— Start —

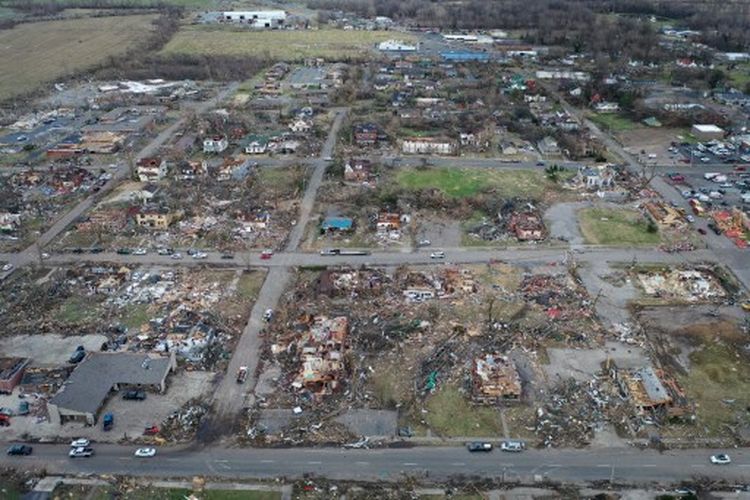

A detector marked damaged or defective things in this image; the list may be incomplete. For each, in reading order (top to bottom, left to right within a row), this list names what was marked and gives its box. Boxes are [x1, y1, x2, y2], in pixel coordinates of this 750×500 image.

damaged commercial building [470, 354, 524, 404]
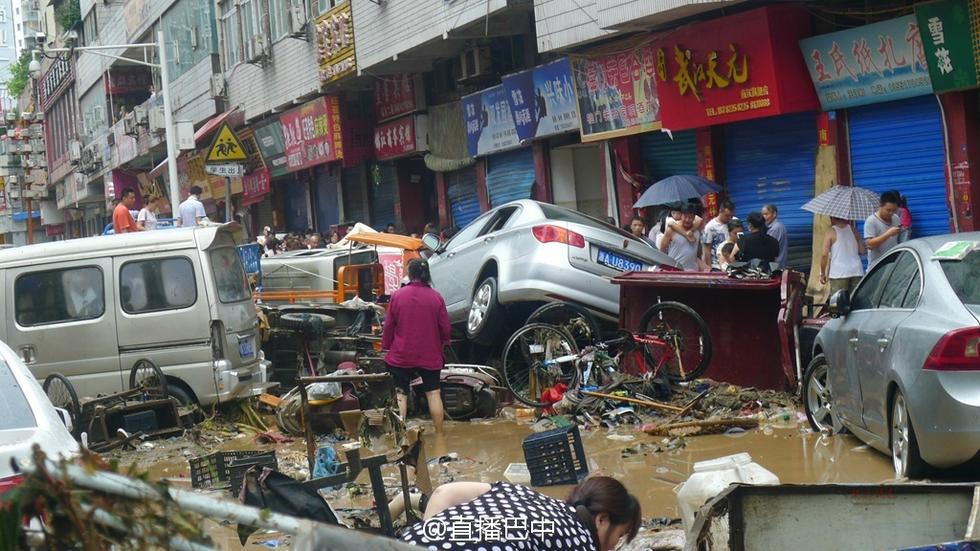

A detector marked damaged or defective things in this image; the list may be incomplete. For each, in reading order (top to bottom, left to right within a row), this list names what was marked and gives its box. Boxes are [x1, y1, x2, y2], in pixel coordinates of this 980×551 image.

damaged vehicle [422, 198, 680, 344]
damaged vehicle [804, 235, 980, 480]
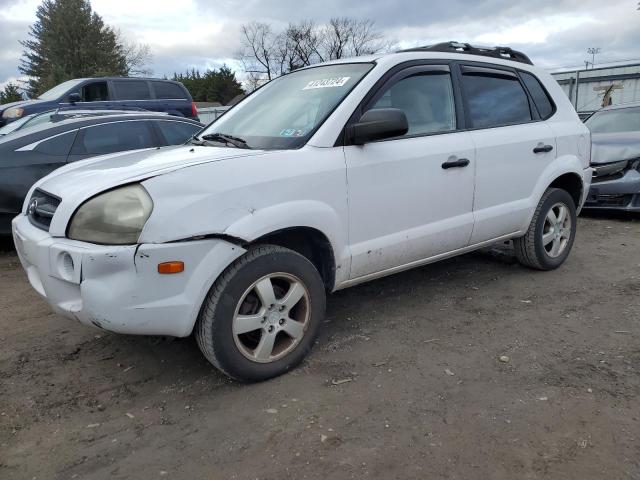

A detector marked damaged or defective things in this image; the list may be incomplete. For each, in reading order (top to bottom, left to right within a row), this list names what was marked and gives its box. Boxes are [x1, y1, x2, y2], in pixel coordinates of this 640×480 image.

exposed headlight housing [68, 183, 154, 246]
damaged front bumper [12, 216, 248, 336]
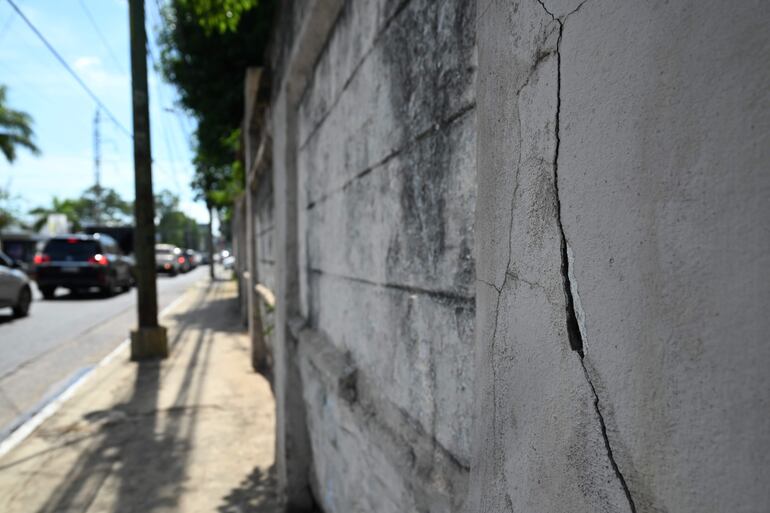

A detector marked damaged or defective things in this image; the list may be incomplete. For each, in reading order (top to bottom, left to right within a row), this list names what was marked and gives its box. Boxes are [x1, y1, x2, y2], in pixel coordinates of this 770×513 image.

crack in wall [536, 2, 636, 510]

— End —

• Exercise aim
Change every instance of "reading order" in the entries above to "scan order" and write the entries out again with nothing else altered. Omit the pictures.

• Written answer
A detector marked damaged or defective things in this image; the list may be incomplete. For each, in scan order (top to bottom, left to right within a row), this list names what was marked and gives its box. Boxes are [x1, y1, x2, y2], in pixel coordinates of this 750×500 image.

damaged commercial building [470, 354, 524, 404]

A detector marked damaged or defective things in this image; the list may be incomplete. For each, in scan order (top to bottom, left to right within a row), this list names what was marked and gives its box. Boxes are [x1, y1, x2, y2], in pixel coordinates of this 980×551 image.

damaged vehicle [422, 198, 680, 344]
damaged vehicle [804, 235, 980, 480]

A detector marked damaged or defective things in this image; the list may be incomplete. For each, in scan order (top to bottom, left to right within a row), this list names what was marked and gives its box. Boxes are [x1, y1, x2, y2], in pixel coordinates of this 640×480 image.

exposed headlight housing [68, 183, 154, 246]
damaged front bumper [12, 216, 248, 336]

A detector marked damaged or defective things in this image; the list may be incomplete. For each, in scan order (top to bottom, left to right within a row), this list names what was marked and gives its box. Boxes are [x1, y1, x2, y2], in pixel coordinates of this 770×513 image.

crack in wall [536, 2, 636, 510]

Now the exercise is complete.